Review: Penny deliver's a flute led Jazz version of Marvin's soul classic flipped by a funky organ backed version of Gil Scott Heron's Lady Day & John Coltrane with both tracks lifted from the Portrait Of A Gemini LP.
Review: Japanese imprint Ultra Vybe is midway through a seven-inch series focusing on some of the many gems tucked away on albums released by legendary U.S "funky jazz" label Groove Merchant in their early 1970s. Their latest picks are taken from pianist Larry Willis's 1973 set "Inner Crisis". You'll find the album's title track - a warm, mesmerizing and surprisingly melancholic fusion of restless organ lines, jammed-out electric piano solos, classic jazz horns and fussy grooves - on side B, with "Out On The Coast" on the A. This jaunty jazz-funk affair is far more hard-hitting, thanks in no small part to some rousing sax lines, blistering funk drums, razor-sharp jazz guitars and a seriously heavy bassline.
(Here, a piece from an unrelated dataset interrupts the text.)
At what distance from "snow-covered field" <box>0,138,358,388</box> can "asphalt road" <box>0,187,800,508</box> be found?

Review: Raw, unfettered funk from one of LA's hardest working live outfits, Ray Frazier and Shades Of Madness recorded a criminal amount of 45s... One of which - "My Baby's Hand" - regularly fetches the handsome sum of L1000 between collectors. Instantly triggering the biggest northern soul sensations (stomping beats, relentless super-tight grooves, show-stopping splashes of bold soul), this will resonate with, and unite all, funk and soul aficionados across the globe. Highlights include the strident string-led blues riff on the aforementioned "My Baby's Hand", the chop-slapping JB-echoing tightness of "I Who Have Nothing" and the lazier, luxurious swing of "Gonna Get Your Love". Presented as a trio of sweet 45s, Jazzman have curated an exceptional document right here.
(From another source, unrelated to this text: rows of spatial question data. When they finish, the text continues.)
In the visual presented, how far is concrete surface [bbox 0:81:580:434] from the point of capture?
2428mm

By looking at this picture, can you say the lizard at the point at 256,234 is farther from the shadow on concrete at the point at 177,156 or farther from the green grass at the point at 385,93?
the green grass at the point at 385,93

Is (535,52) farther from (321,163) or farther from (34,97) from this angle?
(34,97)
Review: Soul4Real has gotten 'soulful for real' with this third outing, coming through in the form of 2 previously unreleased gems from US band The Anglos. This is some pretty niche gear, what with the band having only put out a handful of 7s back in the 60, so it feels like a special occasion to have some new material from them on our shelves. These tunes were apparently destined to land on the Botanic imprint back in the day, and are famously produced and engineered by the great Jerry "Swamp Dogg" Williams, which is why they have a certain roughness that is rarely heard on other soul records. "Broke Down Piece Of Man" is a fast, beat-heavy number with a psychedelic edge that reflects the state of mind back then, while "Four Walls Of Gloom" takes the gospel tradition as its main ingredient, offering a wonderfully uplifting midtempo rocker for the heart and soul.
Review: Those who remember the first wave of funk breaks mash-ups and floor-filling hip-hop cut-ups in the late 1990s should be aware of J-Large; the mysterious DJ/producer has been remixing and reworking tracks (most notably by the Herbaliser) on and off ever since. His latest 7" escapade is suitably sizable, with A-side "Get Your Own" fusing Christina Aguilera's best-known vocal with loops and grooves lifted from a certain horn-toting jazz disco-funk classic. On the flip you'll find "J Zimbra", a bustling and floor-friendly tool-up of heavyweight Afro-funk slammer from 1979. As you'd expect, both are guaranteed to get the party started... and then some.
Review: It seems so obvious you wonder why it doesn't happen more often: Stefano Torossi's "Feelings" album from 2000 was made up of track titles that convey certain situations and emotions that he masterfully reflects in the music. This new double 7" includes the highlights, such as the racing jazz and trumpet stabs of "Running Fast," the sustained and uneasy chords of "Fearing Much" and "Feeling Tense," which is actually a pretty lush bit of smooth jazz. "Walking In The Dark" rounds off the double pack with playful guitars and luxuriant synths that are pure soundtrack goodness. Ace.